*Estratto della fonte:*
□ □ □ □ □ □ □

Corpo malato, corpo vulnerabile, corpo del povero, ma anche corpo potente della moltitudine: latenza della sofferenza collettiva ma anche forza di classe: e dunque, corpi più che corpo, pluralità associata di corpi al lavoro, nella cura degli altri, nelle relazioni solidali.

 

La crisi – questa crisi – si chiarisce infatti dal basso: non dal circuito finanziario, di cui innumerevoli altre volte abbiamo sofferto, ma dall’aumento della disoccupazione e della mancanza di salario, dalle incontenibili urgenze sanitarie e alimentari, dal caos dei debiti e degli affitti non pagati, che giornalmente affliggono poveri e meno poveri, operai e studenti. Corpi malati e indebitati. Ma anche (lo abbiamo visto) associati dal nuovo modo di produrre cooperativo – virtualmente capaci di presentarsi come quel ricomposto «individuo sociale» che Marx aveva intuito nello sviluppo della tendenza. Potrà, il risveglio da questa crisi, una volta assunto il corpo al suo centro, permetterci di fare dei corpi sofferenti e uniti dal bisogno, la base sulla quale poggiare la leva di una trasformazione radicale della società, dell’invenzione di una vera eguaglianza e libertà? Confidiamo che questo sia il punto vincente. In ogni caso, con questa crisi, il corpo è riproposto al centro della scena. Se riusciamo a tenerlo al centro significa che la lotta comincia di nuovo, che è possibile vivere altrimenti e ancora godere.

«A ognuno puzza questo barbaro dominio», diceva Machiavelli.

□ □ □ □ □ □ □

*Dati forniti:*
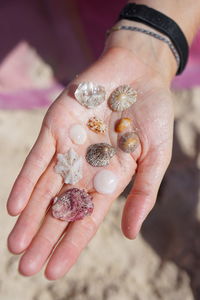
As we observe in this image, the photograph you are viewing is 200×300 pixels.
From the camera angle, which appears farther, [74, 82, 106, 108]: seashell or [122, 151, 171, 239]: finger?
[74, 82, 106, 108]: seashell

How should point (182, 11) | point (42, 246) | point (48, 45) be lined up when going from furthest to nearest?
point (48, 45)
point (182, 11)
point (42, 246)

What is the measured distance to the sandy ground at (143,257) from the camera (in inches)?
83.9

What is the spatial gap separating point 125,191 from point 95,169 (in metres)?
0.61

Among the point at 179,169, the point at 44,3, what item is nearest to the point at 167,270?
the point at 179,169

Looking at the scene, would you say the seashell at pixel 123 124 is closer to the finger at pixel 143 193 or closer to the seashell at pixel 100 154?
the seashell at pixel 100 154

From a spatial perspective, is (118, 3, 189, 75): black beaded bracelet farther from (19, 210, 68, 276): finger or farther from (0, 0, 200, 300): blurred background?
(19, 210, 68, 276): finger

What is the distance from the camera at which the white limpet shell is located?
1.82m

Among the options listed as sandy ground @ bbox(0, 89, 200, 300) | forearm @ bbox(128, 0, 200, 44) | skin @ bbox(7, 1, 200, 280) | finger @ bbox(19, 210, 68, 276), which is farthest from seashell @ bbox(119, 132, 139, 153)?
forearm @ bbox(128, 0, 200, 44)

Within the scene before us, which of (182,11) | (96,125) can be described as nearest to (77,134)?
(96,125)

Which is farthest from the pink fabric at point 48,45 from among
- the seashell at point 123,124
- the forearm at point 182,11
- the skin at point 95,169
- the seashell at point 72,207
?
the seashell at point 72,207

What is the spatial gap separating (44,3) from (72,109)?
1.69 meters

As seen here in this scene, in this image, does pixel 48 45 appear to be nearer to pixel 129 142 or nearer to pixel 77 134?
pixel 77 134

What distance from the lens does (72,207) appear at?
175cm

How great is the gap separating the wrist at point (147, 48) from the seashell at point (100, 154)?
1.70ft
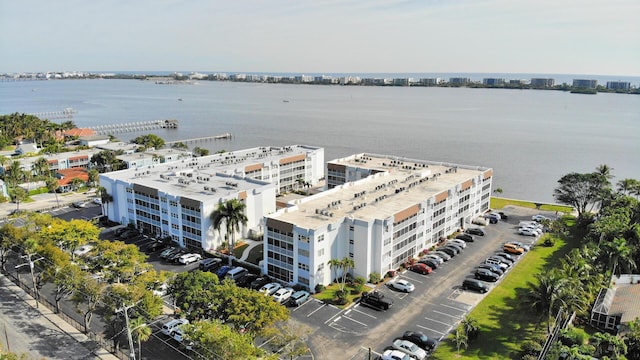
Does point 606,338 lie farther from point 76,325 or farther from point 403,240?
point 76,325

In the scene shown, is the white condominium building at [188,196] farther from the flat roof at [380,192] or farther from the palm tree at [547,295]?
the palm tree at [547,295]

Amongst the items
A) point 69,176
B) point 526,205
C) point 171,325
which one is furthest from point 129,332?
point 69,176

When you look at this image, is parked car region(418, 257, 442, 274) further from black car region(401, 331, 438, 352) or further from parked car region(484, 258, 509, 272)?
black car region(401, 331, 438, 352)

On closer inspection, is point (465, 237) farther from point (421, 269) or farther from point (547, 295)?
point (547, 295)

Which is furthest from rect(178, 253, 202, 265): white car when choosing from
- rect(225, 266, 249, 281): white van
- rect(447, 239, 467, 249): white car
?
rect(447, 239, 467, 249): white car

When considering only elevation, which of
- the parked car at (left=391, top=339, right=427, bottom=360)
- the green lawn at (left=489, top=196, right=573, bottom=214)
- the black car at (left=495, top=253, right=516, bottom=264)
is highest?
the green lawn at (left=489, top=196, right=573, bottom=214)
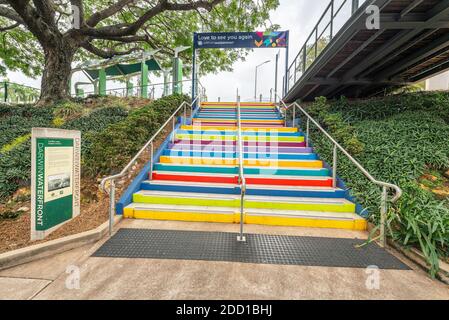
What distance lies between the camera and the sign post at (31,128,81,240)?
2.84 metres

□ □ □ □ □ □ □

*Compiti scritti:*
1 > Nell'estratto sulla crisi e il corpo, a chi viene attribuita la frase «A ognuno puzza questo barbaro dominio»?
2 > Traduca in inglese questa frase dell'estratto sulla crisi e il corpo: «In ogni caso, con questa crisi, il corpo è riproposto al centro della scena.»

*Soluzioni per compito:*
1 > A Machiavelli.

2 > In any case, with this crisis, the body is brought back to the center of the stage.